Regardless of practice size, the number of young, aggressive veterinarians hanging out their own shingles has surged. The
question is, why in this shaky economy would any veterinarian choose to start his or her own business?
FEWER HIGH-QUALITY PRACTICES FOR SALE
The recession has negatively impacted the profits of many practices across the country. This declining profit margin has led
to declining practice value. (See "Impact of a 5 percent revenue drop.") Given the current economic situation, many practice
owners have opted to delay selling their practices until the market has recovered. Instead, they've (wisely) decided to hunker
down, improve practice cash flow, and ride out the recession. Therefore, many high-quality practices that normally would come
up for sale during a typical business cycle are sitting on the sidelines.

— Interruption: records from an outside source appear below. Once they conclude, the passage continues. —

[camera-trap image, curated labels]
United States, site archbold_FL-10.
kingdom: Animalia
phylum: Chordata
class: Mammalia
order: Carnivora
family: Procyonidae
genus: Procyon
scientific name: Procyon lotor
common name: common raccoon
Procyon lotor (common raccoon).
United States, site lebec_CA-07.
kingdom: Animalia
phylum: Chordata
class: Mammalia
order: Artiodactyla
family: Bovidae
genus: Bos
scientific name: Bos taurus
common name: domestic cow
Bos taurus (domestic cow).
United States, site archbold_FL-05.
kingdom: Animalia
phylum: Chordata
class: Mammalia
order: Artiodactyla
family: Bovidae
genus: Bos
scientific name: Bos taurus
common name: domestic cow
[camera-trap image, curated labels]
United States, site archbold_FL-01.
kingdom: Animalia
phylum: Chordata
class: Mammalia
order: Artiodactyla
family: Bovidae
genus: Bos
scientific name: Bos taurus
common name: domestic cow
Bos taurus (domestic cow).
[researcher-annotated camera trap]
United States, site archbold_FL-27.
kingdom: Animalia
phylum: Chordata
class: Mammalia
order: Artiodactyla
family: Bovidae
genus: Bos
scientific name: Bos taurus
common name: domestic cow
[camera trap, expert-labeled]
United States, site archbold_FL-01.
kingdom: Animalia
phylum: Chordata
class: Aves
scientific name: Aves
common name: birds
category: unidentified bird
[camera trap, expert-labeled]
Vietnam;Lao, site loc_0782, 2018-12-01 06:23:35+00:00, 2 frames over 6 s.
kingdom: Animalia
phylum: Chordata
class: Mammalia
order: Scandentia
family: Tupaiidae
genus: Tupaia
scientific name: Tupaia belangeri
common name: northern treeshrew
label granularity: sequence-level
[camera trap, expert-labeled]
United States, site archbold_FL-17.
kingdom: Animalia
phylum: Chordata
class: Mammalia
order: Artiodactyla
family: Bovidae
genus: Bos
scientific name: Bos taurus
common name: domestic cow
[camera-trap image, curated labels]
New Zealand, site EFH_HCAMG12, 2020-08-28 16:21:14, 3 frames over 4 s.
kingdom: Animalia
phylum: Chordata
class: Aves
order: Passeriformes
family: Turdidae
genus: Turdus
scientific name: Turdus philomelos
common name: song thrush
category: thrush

Impact of a 5 percent revenue drop
The result? Many—not all, but many—of the practices currently for sale across the country are flawed. As one potential buyer
told me a few weeks ago, "There are a lot of damaged goods on the market right now."
A byproduct of this trend is a slew of impatient buyers in the profession. Most of these men and women—who are young, driven,
and business-savvy—know what they want in a practice and won't settle for less.
Unlike the previous generation, these practice buyers received a high-quality business education at an early age. This is
thanks to veterinary colleges doing a better job of introducing business education to students, veterinary business groups
growing more active on campuses, and convention organizers increasing and improving practice management CE.
These buyers understand finances, cash flow, charging appropriately, and profit. They've seen some of their colleagues or
mentors struggle with poor decisions, and they don't want to follow them down that path.
These young buyers understand the enormity of the implications of their decisions and don't want to "make do" with a damaged
or flawed practice. Their options are to wait for a practice worth buying to come along, to remain an associate for the foreseeable
future, or take the leap and start their own practice. Many are choosing the latter.